:: Reading passage ::
It leaves a gruesome legacy of forced abortions and sterilizations, infanticide and a ruinous demographic imbalance. But now history’s biggest social engineering experiment — China’s One-Child Policy, since 2016 loosened to the Two-Child Policy — appears destined for the scrapheap.
On Monday, China’s state-run Procuratorate Daily revealed that “family planning” has been scrubbed from a draft civil code being deliberated by top lawmakers, mindful of China’s ticking demographic time bomb. By 2050, 330 million Chinese will be over 65, with dire consequences for the world’s number two economy.
“It’s long overdue,” says Prof. Gu Baochang, a demographer at Beijing’s Renmin University, of the looming end to almost four decades of birth controls. “We first proposed getting rid of the One-Child policy in 2000. If we started earlier then it would have been easier to address the problem.”
China first officially limited the number of children women could bear in 1979, though its leaders had encouraged its people to reduce family sizes even earlier, wary of millions more mouths to feed. As a result, an average of six babies per woman in the late 1960s shrunk to around 1.57 today. (An average of 2.1 is required to maintain a population.)
But few believe now abolishing family planning will address entrenched demographic problems. Moving from the One-Child to Two-Child Policy at the end of 2015 made little difference to the birth rate. In fact, after an 8% reactionary bump in 2016 — mainly women who’d waited for years for the opportunity to have a second child — it then fell 3.5% in 2017.
Read More: China Abandons One-Child Rule As Its Population Ages and Men Outnumber Women
“In terms of freedoms, it’s fantastic if they finally lift the restrictions,” says Therese Hesketh, professor of Global Health at University College London. “But whether it have much effect on the birthrate, I just don’t know.”
:::
What you need to do —
**1.** Please summarize the article on China's birth limits in two sentences.
**2.** Copy the part of the article on China's birth limits that opens with the words containing "It leaves a" and closes with "for the scrapheap.".
The entries that come after this have nothing to do with the article on China's birth limits.
:: Data ::
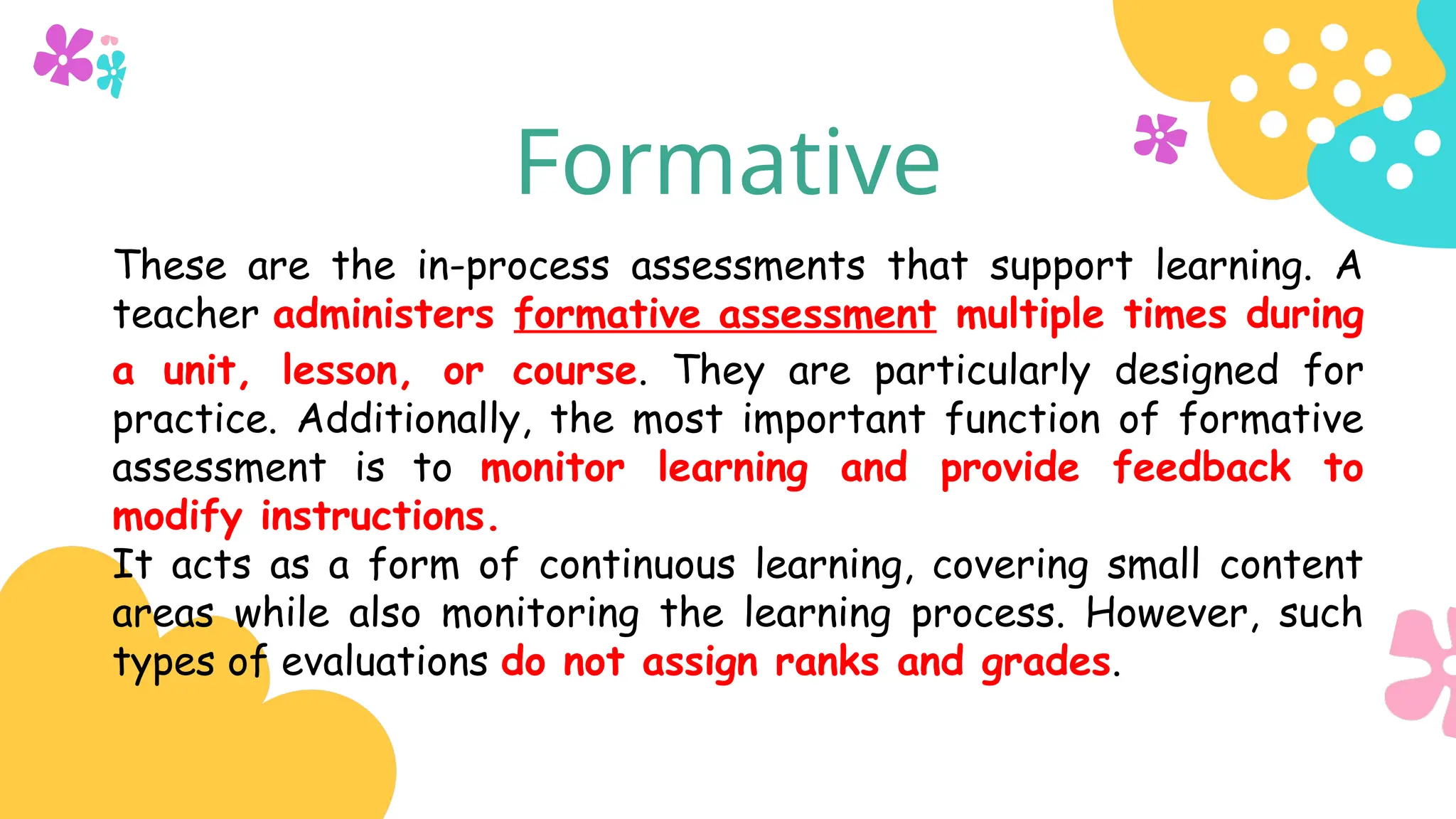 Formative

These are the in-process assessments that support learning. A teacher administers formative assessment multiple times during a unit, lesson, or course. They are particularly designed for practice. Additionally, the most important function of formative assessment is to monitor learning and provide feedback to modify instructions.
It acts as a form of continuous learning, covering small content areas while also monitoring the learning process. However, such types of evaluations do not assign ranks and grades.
:::
:: Data ::
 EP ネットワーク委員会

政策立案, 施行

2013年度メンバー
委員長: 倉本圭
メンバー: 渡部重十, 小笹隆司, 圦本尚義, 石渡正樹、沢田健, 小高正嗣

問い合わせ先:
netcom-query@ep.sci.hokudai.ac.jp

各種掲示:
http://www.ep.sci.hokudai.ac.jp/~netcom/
:::
Exercise responses —
**1.** China appears set to abandon almost four decades of birth limits, as "family planning" has been removed from a draft civil code amid concern over a demographic time bomb that will leave 330 million Chinese over 65 by 2050. Few believe the change will fix the problem, since the 2015 move to a Two-Child Policy brought only an 8% bump in births in 2016, followed by a 3.5% fall in 2017.

**2.**
It leaves a gruesome legacy of forced abortions and sterilizations, infanticide and a ruinous demographic imbalance. But now history’s biggest social engineering experiment — China’s One-Child Policy, since 2016 loosened to the Two-Child Policy — appears destined for the scrapheap.